Close this window to return to Tillman Crane Musings


TOUCHSTONES

May, 2006

TOUCHSTONES

I love to travel. I have come to understand that the desire to travel is simply part of whom I am. While working on TOUCHSTONES I traveled to Scotland two or three times a year.

Where I am going, how I will get there, what new places I will visit and what familiar haunts I will return to, all these questions add to the stress of getting ready to go on the road. Then there is the family side and the business side that has to be taken care of before I and after I leave. And herein lie the hard part of traveling for me.

However, once I am out the door, and on the bus headed to the airport, I relax and begin to look forward to the adventure. I believe that the subconscious is far ahead of the conscious thought process. My conscious mind plans out my trip. My subconscious stays open to new ideas and visions. I trust serendipity. I have my ideas and expectations but am always looking for the unexpected.

Plates 2 and Plate 3 were serendipitous images. Gatehouse of Fleet is an area in southwest Scotland, on the way to the John Paul Jones' birthplace museum. After winding down a few miles of country roads we entered a forest of mixed growth trees. The road diverged at the gates of what I assume is Arbigland Estate. A right turn and a few miles later we arrived at the 17th century cottage reported to be the Jones' birthplace. It was a nice little cottage/museum but not what I was hoping to find. It was too sterile, too boring and I didn't make a photograph there.

Backtracking to the main road we passed the gate again. Frustrated that I hadn't made a picture at the museum I was bound and determined to expose some film on the gates. But even at the gates I couldn't find the right spot. The image just wasn't working. Then I turned around.

Standing in the middle of this country lane I saw this ribbon of road leading into the distance. I made an image and began to work the situation. I worked with both a long and short lens, moving to the left, to the right of the road and down the center of the road. After shooting all of the 5x12 film I had loaded and most of the 5x7 film I felt that I had an image. I wasn't sure if the image would be inviting or intimidating. I made exposures trying to create both impressions.

During the processing and editing of the negatives for this location, the image I kept returning to was the one that became Plate 2 in TOUCHSTONES. There was something familiar about it. At first I thought it reminded me of Eugene Smith's "Walk to Paradise garden" but it isn't an image about the moment of going from darkness into light. It's more about the approach itself.

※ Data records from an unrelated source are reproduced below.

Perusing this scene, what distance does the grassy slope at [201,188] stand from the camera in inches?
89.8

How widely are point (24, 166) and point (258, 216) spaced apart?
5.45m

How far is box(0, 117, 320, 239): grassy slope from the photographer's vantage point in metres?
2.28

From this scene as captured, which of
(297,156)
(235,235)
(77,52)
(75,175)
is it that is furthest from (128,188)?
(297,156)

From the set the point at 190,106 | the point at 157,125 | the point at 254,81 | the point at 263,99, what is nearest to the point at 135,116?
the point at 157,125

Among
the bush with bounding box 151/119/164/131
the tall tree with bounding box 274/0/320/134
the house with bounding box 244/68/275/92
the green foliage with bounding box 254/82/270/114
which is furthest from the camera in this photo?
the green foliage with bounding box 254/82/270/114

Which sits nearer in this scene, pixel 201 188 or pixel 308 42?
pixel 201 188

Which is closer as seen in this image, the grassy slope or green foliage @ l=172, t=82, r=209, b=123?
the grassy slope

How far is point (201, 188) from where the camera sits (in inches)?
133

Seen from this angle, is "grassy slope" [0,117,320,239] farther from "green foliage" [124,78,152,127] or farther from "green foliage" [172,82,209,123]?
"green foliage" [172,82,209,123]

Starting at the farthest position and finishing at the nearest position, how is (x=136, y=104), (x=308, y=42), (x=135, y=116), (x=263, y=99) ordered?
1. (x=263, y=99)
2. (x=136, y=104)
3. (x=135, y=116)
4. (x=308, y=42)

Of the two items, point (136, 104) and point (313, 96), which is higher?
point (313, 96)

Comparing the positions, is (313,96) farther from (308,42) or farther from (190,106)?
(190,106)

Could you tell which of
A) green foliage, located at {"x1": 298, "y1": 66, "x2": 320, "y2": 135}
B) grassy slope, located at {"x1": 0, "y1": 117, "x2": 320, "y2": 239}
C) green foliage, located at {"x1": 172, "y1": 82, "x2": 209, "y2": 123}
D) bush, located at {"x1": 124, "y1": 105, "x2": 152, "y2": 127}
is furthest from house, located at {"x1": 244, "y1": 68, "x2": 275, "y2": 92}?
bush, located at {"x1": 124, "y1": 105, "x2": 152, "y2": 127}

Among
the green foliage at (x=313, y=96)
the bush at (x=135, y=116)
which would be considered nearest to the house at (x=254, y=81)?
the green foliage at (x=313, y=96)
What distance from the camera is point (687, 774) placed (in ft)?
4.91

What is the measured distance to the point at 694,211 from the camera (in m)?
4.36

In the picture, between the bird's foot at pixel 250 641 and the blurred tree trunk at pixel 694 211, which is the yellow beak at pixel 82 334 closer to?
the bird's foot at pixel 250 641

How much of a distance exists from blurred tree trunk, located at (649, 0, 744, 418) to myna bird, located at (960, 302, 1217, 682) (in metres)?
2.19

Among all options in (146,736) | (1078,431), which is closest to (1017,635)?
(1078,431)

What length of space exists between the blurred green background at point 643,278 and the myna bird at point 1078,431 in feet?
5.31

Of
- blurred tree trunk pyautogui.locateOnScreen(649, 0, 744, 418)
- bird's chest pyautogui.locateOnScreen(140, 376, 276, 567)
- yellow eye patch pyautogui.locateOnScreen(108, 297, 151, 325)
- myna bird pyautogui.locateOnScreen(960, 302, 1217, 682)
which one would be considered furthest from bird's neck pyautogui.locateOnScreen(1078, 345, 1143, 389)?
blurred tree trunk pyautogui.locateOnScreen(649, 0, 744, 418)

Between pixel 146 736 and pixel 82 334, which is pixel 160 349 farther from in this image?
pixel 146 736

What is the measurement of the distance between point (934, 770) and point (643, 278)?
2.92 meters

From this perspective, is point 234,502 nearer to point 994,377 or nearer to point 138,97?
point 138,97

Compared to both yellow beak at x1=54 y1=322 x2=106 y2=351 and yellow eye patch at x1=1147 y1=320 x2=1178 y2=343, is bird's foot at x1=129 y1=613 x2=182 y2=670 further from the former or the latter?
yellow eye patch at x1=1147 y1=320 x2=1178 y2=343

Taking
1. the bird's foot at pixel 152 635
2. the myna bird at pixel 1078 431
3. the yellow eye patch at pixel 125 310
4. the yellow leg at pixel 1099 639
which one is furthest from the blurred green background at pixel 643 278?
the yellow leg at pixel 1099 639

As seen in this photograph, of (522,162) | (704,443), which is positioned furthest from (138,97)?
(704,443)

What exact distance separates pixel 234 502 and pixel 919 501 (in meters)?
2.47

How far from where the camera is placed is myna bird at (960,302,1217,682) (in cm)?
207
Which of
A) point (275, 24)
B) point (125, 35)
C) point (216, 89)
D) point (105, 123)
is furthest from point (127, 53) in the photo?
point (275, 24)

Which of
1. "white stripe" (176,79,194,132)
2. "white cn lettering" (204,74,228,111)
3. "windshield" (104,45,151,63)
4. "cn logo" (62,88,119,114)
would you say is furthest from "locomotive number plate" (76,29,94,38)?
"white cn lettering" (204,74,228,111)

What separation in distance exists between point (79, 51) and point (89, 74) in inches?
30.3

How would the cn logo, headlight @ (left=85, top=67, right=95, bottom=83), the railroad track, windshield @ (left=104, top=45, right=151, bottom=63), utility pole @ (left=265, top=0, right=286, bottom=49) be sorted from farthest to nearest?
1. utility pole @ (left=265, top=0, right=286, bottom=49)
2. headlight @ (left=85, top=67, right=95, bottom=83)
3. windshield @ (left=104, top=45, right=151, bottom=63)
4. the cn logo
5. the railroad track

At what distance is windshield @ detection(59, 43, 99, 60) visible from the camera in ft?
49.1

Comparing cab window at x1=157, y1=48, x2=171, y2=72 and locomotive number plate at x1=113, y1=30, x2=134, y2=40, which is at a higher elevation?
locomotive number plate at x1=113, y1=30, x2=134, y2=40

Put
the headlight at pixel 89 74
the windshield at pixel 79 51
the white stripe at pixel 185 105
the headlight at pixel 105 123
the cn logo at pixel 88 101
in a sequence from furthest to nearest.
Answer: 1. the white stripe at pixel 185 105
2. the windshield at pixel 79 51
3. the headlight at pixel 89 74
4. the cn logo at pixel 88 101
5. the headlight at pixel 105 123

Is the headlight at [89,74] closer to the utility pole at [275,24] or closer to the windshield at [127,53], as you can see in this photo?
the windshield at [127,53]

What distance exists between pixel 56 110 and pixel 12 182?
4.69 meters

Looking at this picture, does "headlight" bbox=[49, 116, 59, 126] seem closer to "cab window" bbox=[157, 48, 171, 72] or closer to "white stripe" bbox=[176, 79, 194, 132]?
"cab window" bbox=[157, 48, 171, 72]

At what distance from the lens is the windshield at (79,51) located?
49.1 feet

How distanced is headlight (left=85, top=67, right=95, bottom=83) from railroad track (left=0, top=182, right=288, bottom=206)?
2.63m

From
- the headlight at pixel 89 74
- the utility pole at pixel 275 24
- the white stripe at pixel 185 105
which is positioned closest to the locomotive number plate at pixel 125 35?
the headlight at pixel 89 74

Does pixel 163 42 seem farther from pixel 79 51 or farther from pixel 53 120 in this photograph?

Plate 3, Iona Abbey Church, is an expected and predictable image from inside a beautiful cathedral structure. It gives a sense of scale and size, displays the beauty of the stonework, and leads the viewer down the center of the image to the altar at the front of the church. It is a beautiful place and, I think, a beautiful photograph of that place. But it had to be more than that to make it in to the book.

These two images were essential in the sequencing of TOUCHSTONES. Plate 1, the two standing stones and one fallen stone open the narrative of the book. It is misty, perhaps mystical and about the uncertainty of beginning a journey. There is a path, a trail, but where does it lead? These next two images inform the viewer that the path will lead to light. It will be a safe journey, a journey about beauty, about observing and witnessing the quiet corners of life.

TOUCHSTONES is a book about that journey. It is meant to reflect my love of travel but reminds me to return safely to my wellspring of life, home. Home gives me the courage to leave, and the desire to return. Home is that place of light and beauty and courage. Perhaps your subconscious will lead you on a journey through this book and inspire you to new journeys of your own.